Me levanto y me marcho. Cierro la puerta con llave e intento olvidarme de ella al menos hasta la noche. Al pasar por la ventana veo que permanece inmóvil ante el plato. ¡Maldita la hora en que me eché esta condena! Antes comía sola en casa, aunque de lo que guisaba siempre le apartaba un poco a Encarna, se lo llevaba en una fiambrera a su casa, pero había ocasiones en que ni lo probaba. Luego cuando la memoria comenzó a fallarle el olvido del hábito de comer se hizo crónico, así que decidí acompañarla y comer juntas, aunque la cosa ha mejorado bien poco, una por la otra apenas comemos. 

Para esta noche he preparado croquetas caseras, la verdad es que desde que me jubilé tengo tiempo para estas cosas. Las coloco sobre el plato, las cubro con papel de aluminio y me pongo en marcha. Maldito reuma o artrosis o lo que sea, apenas me deja andar, con este vaivén parezco una barca a la deriva. Apenas cinco pasos de fachada separan la puerta de su casa de la mía y en medio la ventana de su sala baja, nuestras casas están pegadas pared con pared, así que antes cuando había vida en ellas se escuchaba todo, tabiques de papel que hacen las constructoras por ahorrarse un euro, ¡maldita sea! Encarna enviudó joven, la pobrecita, apenas tendría cuarenta años, y tuvo que hacer frente ella sola a la vida y criar un hijo, Quique, que sin la guía de un padre se torció… Luego a los pocos años me pasó a mí tres 

cuartas de lo mismo y nos quedamos mi niña y yo solas con una hipoteca y los estudios de derecho que Anita ya había comenzado en la facultad. Al pasar delante de la ventana observo que ya está sentada a la mesa. 

—Chon, ¡qué alegría verte por aquí! ¿A qué has venido? 

—Pues he venido a traer unas croquetas para que nos las comamos juntas. 

—¿Ha venido Anita? —maldita vieja, ya estamos, mejor no hacerle caso—. ¿Qué día es hoy? 

—Hoy… viernes. 

—Y Anita, ¿por qué no ha venido? 

—Porque está muerta, Encarna, muerta, ¿lo entiendes? —contesto un poco fuera mis casillas, y es que no puedo evitar tenerle una pizca de ojeriza como tampoco puedo dejar de traerle de comer y hacerle a diario un poco de compañía. 

—Perdona, pobrecita, no lo sabía.

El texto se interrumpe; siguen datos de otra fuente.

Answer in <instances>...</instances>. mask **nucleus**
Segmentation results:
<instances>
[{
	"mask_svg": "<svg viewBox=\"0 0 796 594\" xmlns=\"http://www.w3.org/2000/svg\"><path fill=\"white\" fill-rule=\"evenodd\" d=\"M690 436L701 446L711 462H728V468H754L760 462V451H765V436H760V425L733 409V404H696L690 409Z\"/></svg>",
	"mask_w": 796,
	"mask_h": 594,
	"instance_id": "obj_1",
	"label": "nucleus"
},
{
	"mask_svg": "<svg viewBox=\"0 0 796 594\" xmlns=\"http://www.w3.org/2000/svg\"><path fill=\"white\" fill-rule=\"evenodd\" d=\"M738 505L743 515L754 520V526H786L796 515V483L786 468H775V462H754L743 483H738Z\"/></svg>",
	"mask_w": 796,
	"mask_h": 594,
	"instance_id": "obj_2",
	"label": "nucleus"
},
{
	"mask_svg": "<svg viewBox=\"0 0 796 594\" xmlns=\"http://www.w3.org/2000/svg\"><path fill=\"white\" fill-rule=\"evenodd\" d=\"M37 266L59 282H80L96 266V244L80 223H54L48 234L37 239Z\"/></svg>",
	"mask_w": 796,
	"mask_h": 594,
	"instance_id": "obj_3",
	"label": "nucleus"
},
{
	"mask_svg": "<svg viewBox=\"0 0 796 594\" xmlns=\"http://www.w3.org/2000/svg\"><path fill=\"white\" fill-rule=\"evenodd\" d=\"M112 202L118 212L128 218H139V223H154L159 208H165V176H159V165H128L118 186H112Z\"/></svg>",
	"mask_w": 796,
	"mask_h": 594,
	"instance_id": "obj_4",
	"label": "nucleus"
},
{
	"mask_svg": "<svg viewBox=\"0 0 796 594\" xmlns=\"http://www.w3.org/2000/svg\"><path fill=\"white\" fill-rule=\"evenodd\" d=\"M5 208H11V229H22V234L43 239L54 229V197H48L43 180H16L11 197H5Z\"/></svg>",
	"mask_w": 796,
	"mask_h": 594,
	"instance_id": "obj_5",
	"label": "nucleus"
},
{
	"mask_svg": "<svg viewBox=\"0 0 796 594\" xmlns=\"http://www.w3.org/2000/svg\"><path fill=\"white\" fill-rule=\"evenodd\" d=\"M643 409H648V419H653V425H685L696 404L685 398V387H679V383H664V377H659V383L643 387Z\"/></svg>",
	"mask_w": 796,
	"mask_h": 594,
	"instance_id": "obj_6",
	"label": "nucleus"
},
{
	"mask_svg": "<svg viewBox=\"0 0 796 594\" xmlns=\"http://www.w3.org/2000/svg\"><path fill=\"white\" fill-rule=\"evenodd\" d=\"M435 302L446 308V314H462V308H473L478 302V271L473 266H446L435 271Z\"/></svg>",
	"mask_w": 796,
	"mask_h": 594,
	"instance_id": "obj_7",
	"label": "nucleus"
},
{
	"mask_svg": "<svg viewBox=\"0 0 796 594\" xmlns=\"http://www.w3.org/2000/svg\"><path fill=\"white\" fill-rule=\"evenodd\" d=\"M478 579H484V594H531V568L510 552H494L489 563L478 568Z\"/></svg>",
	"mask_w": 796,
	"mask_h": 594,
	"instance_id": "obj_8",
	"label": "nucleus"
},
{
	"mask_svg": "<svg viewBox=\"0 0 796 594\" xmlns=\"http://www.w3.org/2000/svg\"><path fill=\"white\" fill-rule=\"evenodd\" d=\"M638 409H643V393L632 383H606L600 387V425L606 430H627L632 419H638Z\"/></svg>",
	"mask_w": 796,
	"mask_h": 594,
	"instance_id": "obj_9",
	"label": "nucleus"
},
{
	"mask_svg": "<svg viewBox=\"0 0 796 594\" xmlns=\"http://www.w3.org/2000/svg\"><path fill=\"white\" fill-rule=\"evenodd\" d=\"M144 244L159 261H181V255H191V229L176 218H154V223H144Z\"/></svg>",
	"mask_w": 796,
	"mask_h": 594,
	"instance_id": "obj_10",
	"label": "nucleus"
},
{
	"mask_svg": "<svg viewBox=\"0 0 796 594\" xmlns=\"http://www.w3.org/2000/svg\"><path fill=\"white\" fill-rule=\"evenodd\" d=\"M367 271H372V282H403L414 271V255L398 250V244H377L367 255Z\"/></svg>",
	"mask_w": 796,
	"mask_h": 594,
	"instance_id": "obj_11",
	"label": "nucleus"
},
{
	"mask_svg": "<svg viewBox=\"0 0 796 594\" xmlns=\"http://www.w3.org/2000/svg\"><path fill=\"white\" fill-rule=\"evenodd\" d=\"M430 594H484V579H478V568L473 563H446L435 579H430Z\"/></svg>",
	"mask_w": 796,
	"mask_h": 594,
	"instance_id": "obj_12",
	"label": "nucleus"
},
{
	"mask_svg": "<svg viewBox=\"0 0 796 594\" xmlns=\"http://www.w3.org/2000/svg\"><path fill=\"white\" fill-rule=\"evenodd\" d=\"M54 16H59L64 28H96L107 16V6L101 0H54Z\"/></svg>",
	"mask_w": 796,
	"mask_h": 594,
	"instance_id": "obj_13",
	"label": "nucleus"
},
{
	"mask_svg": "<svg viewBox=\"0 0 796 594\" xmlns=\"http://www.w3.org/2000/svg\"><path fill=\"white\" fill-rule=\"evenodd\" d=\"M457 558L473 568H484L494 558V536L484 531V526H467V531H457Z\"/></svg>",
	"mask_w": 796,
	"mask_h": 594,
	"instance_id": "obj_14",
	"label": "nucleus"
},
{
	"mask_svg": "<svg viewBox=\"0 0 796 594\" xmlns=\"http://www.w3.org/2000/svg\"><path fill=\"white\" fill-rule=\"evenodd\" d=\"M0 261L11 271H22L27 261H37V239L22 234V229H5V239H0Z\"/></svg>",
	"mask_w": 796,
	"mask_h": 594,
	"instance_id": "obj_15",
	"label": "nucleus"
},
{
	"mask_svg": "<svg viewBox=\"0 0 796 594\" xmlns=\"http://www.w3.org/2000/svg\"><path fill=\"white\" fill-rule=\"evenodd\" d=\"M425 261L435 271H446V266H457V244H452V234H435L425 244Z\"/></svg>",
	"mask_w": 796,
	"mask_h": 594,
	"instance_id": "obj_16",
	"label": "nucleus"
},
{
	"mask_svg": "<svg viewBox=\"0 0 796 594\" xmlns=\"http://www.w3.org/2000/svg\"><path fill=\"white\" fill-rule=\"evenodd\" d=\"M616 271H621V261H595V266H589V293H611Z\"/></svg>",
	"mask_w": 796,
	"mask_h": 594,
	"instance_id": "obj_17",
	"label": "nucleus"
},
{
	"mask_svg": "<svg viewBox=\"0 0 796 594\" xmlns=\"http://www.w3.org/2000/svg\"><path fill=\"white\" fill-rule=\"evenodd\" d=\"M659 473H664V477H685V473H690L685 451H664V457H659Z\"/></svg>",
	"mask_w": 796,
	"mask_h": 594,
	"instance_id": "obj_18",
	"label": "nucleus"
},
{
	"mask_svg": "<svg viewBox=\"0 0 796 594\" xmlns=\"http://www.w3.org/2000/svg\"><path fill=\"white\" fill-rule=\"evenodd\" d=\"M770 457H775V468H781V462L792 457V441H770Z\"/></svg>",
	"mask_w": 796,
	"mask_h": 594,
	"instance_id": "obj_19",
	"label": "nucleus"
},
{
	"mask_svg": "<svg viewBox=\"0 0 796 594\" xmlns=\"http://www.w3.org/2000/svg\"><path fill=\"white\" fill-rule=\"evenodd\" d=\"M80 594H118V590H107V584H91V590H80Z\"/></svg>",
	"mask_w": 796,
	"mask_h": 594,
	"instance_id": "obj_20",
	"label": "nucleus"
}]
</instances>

Muerta, muerta, muerta… seguramente de una de esas enfermedades tan malas que tanto hay ahora ¡verdad! —mejor no hacerle ni puñetero caso y cortar la hebra porque me voy a disparatar y al final para qué, si es lo de siempre. 

—¿Quién las ha hecho? 

—Yo, Encarna, yo, quién las va a hacer… 

—Y tú, ¿tú quién eres? —ya estamos otra vez. 

—Tu vecina Chon. 

—Chon, Chon, Chon…¿Y yo, quién soy yo? 

—Tú eres Encarna, mi vecina, tienes setenta y tres años y eras muy guapa y elegante de joven. Tu marido se llamaba Amador, regentabais un obrador aquí a la vuelta de la esquina, vendíais un pan y unos dulces riquísimos, tuvisteis un hijo, Quique. Luego murió tu marido de una de esas enfermedades malas, como tú dices, la vida se trocó, has sufrido mucho, te pusiste malita y por último la memoria comenzó a fallarte. 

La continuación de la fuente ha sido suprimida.